* Work instruction
Reproduce the passage of the share-restriction text from "NO REPRESENTATION CAN" to "THE FOREGOING RESTRICTIONS.", word for word.

* Study text

NO REPRESENTATION CAN BE MADE AS TO THE AVAILABILITY OF THE EXEMPTION PROVIDED
BY RULE 144 UNDER THE SECURITIES ACT FOR RESALES OF THE ORDINARY SHARES
REPRESENTED HEREBY. THE ORDINARY SHARES REPRESENTED HEREBY ARE "RESTRICTED
SECURITIES" WITHIN THE MEANING OF RULE 144(a)(3) UNDER THE SECURITIES ACT AND
FOR SO LONG AS SUCH SHARES ARE "RESTRICTED SECURITIES", THEY MAY NOT BE
DEPOSITED INTO ANY UNRESTRICTED DEPOSITARY RECEIPT FACILITY IN RESPECT OF THE
ORDINARY SHARES ESTABLISHED OR MAINTAINED BY A DEPOSITARY BANK. EACH HOLDER,
BY ITS ACCEPTANCE OF ORDINARY SHARES, REPRESENTS THAT IT UNDERSTANDS AND
AGREES TO THE FOREGOING RESTRICTIONS.
d) in formulating a decision to invest in the Company, it has not relied
or acted on the basis of any representations or other information purported to
be given on behalf of the Company except as set forth in the Prospectus (it
being understood that no person has been authorised by the Company to furnish
any such representations or other information);
e) it recognises that there is currently no public market for the New
Ordinary Shares in the United States and that such a market in the United
States is not expected to develop; its overall commitment to the Company and
other investments which are not readily marketable is not disproportionate to
its net worth and it has no need for immediate liquidity in its investment in
the New Ordinary Shares;
f) it can afford a complete loss of its investment in the Company and
can afford to hold its investment in the Company for an indefinite period of
time;
g) if it is not a "natural person," it has not been and will not be formed
or "recapitalized" (as defined below) for the specific purpose of purchasing
the New Ordinary Shares and has substantial assets in addition to the funds to
be used to purchase the New Ordinary Shares;
h) the New Ordinary Shares have not been offered to it by means of any
general solicitation or general advertising or directed selling efforts by the
Company or any person acting on its behalf, including without limitation (i)
any advertisement, article, notice, or other communication published in any
newspaper, magazine, or similar media or broadcast over television or radio,
or contained on a website that is not password-protected, or (ii) any seminar
or meeting to which it was invited by any general solicitation or general
advertising or directed selling efforts;
i) it is a QIB, an Accredited Investor and a Qualified Purchaser and has
delivered to Stifel an investor representation letter; and
j) if all or part of the funds that it is using or will use to acquire
New Ordinary Shares are assets of an employee benefit plan (as defined in
Section 3(3) of ERISA subject to Title I of ERISA, or a plan described in
Section 4975(e)(1) of the Code or an entity whose underlying assets include
plan assets for purposes of ERISA or Section 4975 of the Code by reason of a
plan's investment in the entity: (a) its acquisition of New Ordinary Shares is
permissible under the documents governing the investment of such plan assets;
(b) it has concluded that the acquisition of New Ordinary Shares is consistent
with applicable fiduciary responsibilities under ERISA (including ERISA's
prudence and diversification requirements) and other applicable law, if any;
and (c) its acquisition and the subsequent holding of New Ordinary Shares do
not and will not constitute a non-exempt "prohibited transaction" within the
meaning of Section 406 of ERISA or Section 4975 of the Code.

* Provided information
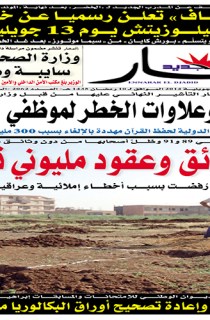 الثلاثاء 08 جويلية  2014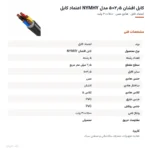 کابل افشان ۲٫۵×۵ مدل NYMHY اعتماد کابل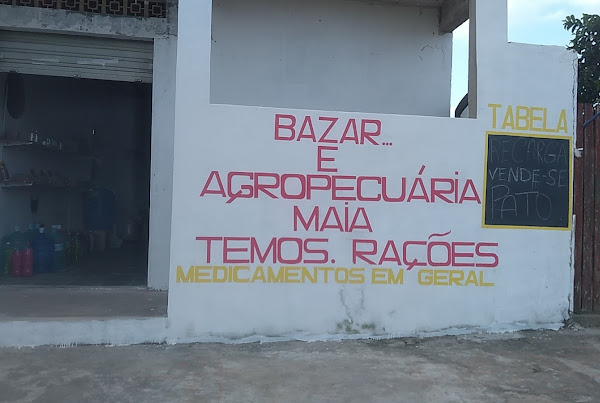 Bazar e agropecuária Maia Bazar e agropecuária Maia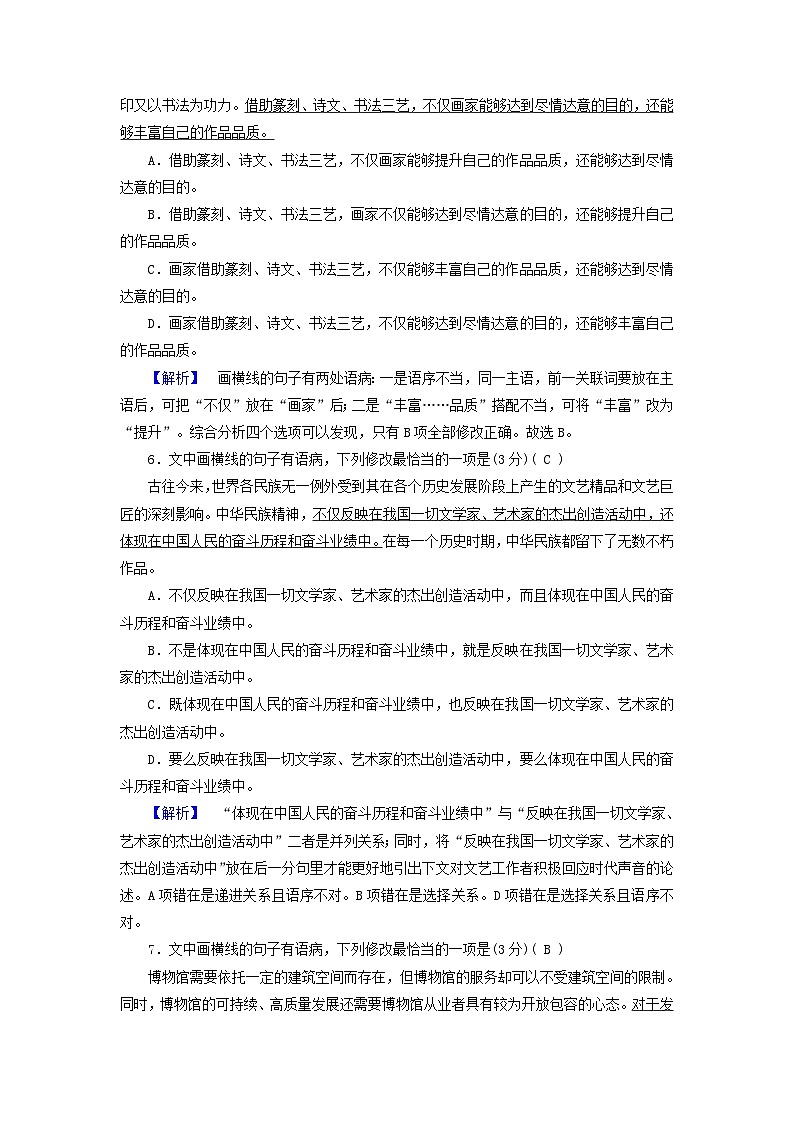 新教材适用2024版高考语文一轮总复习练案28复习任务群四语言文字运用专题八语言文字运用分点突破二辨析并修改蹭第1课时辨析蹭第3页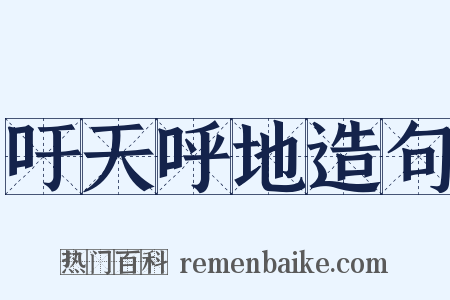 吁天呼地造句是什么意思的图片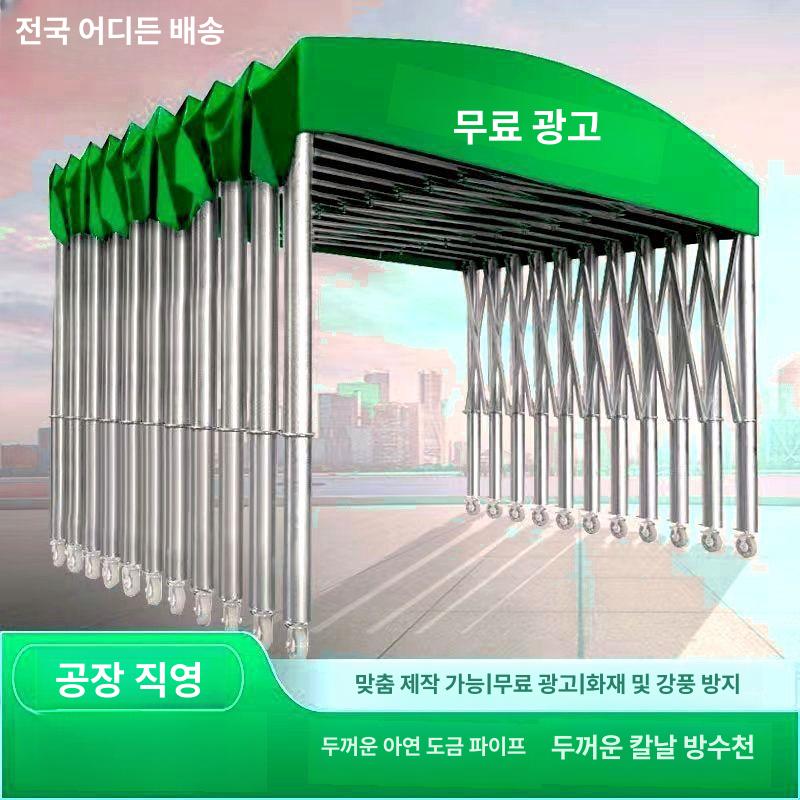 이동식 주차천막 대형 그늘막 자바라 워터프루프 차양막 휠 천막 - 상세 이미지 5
---
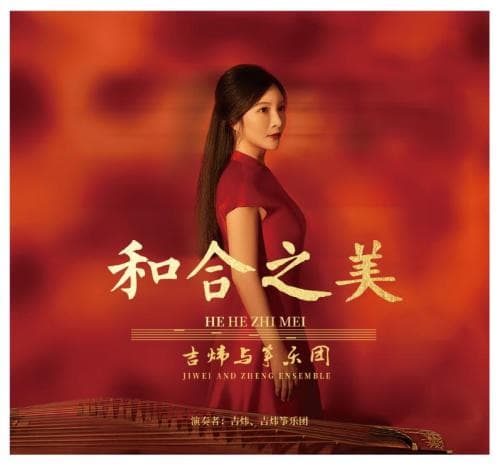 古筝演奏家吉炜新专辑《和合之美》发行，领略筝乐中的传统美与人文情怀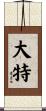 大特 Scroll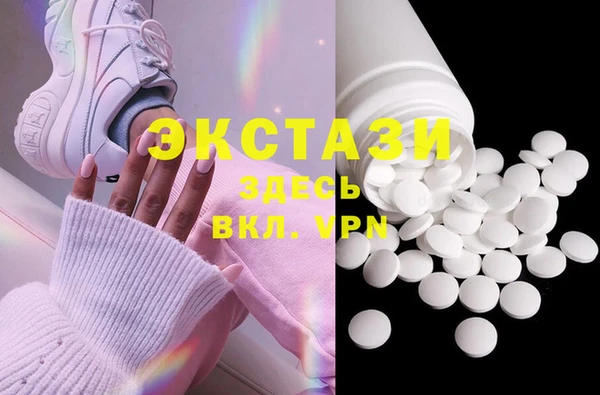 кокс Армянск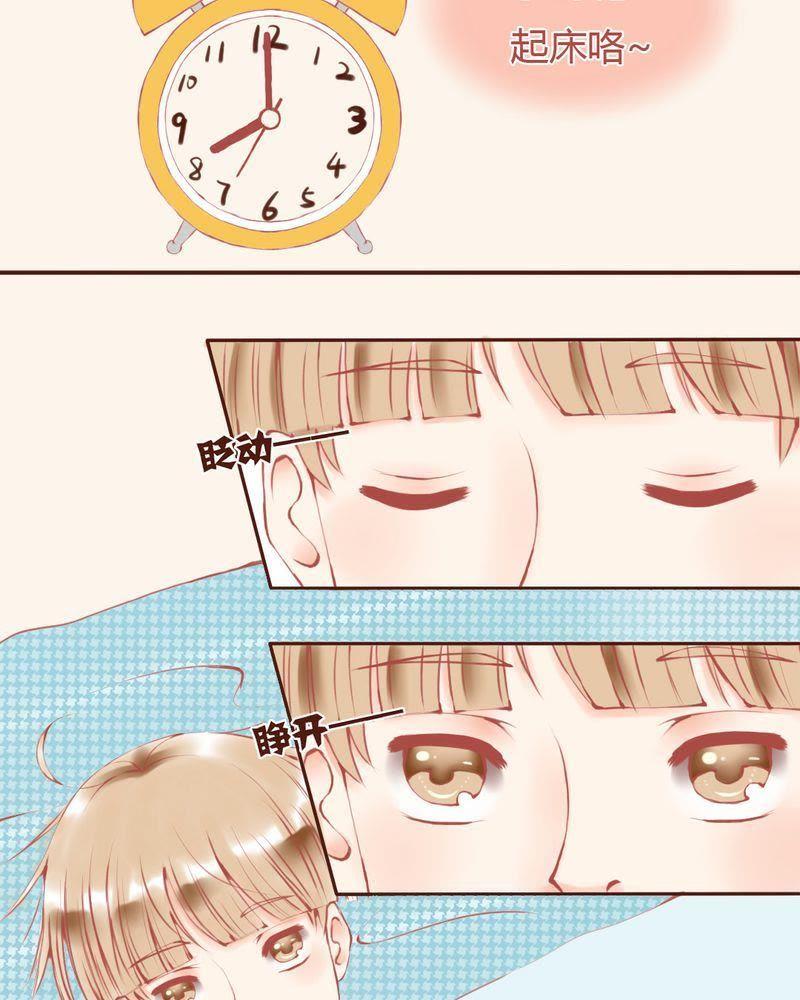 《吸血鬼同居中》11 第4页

* Exercise answer
NO REPRESENTATION CAN BE MADE AS TO THE AVAILABILITY OF THE EXEMPTION PROVIDED
BY RULE 144 UNDER THE SECURITIES ACT FOR RESALES OF THE ORDINARY SHARES
REPRESENTED HEREBY. THE ORDINARY SHARES REPRESENTED HEREBY ARE "RESTRICTED
SECURITIES" WITHIN THE MEANING OF RULE 144(a)(3) UNDER THE SECURITIES ACT AND
FOR SO LONG AS SUCH SHARES ARE "RESTRICTED SECURITIES", THEY MAY NOT BE
DEPOSITED INTO ANY UNRESTRICTED DEPOSITARY RECEIPT FACILITY IN RESPECT OF THE
ORDINARY SHARES ESTABLISHED OR MAINTAINED BY A DEPOSITARY BANK. EACH HOLDER,
BY ITS ACCEPTANCE OF ORDINARY SHARES, REPRESENTS THAT IT UNDERSTANDS AND
AGREES TO THE FOREGOING RESTRICTIONS.